## Task 1
Name every person mentioned in the passage on Brown v. Board of Education.

## Document section
---------------
Brown v. Board of Education

In 1936 Marshall went to work for the NAACP full-time. The organization’s legal goal, developed by Houston and his growing team of civil rights lawyers, was to undermine segregation by making it onerous and unaffordable for states. State graduate and professional schools were the starting point as it was easier to demonstrate there were no comparable alternatives for Black students to receive the specialized education they offered. Rulings like Murray v. Pearson forced states to admit Black students to white institutions rather than take on the cost of creating comparable, Black-only facilities. Marshall and his colleagues planned to use the precedents to strike at segregation in a much more controversial arena: public elementary and high schools. Eventually, they hoped, segregation of all types would crumble under its own impracticability.

a young girl

Linda Brown was in the third grade when she was denied admission to a white-only school in Topeka, Kansas. She was among the plaintiffs in the landmark Brown v. Board of Education case—led by Thurgood Marshall—in which the U.S. Supreme Court ruled segregated schools to be unconstitutional.

Photograph by AP

Over the years, Marshall became the face of civil rights litigation. He argued 32 cases before the Supreme Court, winning 29 of them, and participated in hundreds of other cases in lower courts nationwide. In the process, he traveled between 50,000 and 75,000 miles a year, crisscrossing the nation to oversee as many as 450 cases at a time.

In the early 1950s, Marshall served as lead attorney in what turned out to be the most momentous civil rights lawsuit of the era, Brown v. Board of Education of Topeka. The landmark case combined five NAACP-sponsored complaints from across the country, all filed by parents of Black children who had been forced to attend segregated schools. Marshall had been chipping away at the legal basis of segregation in secondary education for years. Now, he was able to challenge the “separate but equal” doctrine by attempting to dismantle segregation in public schools across the country.
---------------
(Stored records)

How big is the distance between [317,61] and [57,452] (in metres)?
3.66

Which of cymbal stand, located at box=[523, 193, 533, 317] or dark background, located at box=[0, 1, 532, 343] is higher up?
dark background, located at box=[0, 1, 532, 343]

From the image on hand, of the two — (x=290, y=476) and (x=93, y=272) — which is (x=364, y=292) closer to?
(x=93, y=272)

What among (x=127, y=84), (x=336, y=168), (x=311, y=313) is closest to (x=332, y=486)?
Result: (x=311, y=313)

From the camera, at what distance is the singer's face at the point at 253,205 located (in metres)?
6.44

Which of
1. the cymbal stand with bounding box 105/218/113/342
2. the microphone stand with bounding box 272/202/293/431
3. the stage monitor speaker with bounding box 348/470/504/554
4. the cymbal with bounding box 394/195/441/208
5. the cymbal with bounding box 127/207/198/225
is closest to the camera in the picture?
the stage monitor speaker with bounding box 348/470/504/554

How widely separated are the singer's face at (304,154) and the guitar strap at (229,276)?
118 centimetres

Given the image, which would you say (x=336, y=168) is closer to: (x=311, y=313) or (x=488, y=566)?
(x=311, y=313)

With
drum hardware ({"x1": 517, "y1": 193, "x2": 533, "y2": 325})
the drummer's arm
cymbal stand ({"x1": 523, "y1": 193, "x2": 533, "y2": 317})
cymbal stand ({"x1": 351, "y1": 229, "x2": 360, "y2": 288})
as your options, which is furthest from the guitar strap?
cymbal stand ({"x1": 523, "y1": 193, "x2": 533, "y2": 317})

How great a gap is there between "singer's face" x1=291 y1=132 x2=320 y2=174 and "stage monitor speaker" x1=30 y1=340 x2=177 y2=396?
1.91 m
---------------
## Task 2
Identify each line of the stored records that contains the string "between", treating uppercase and lowercase as different.

## Worked answer 1
Thurgood Marshall, Houston, Linda Brown

## Worked answer 2
How big is the distance between [317,61] and [57,452] (in metres)?
How great a gap is there between "singer's face" x1=291 y1=132 x2=320 y2=174 and "stage monitor speaker" x1=30 y1=340 x2=177 y2=396?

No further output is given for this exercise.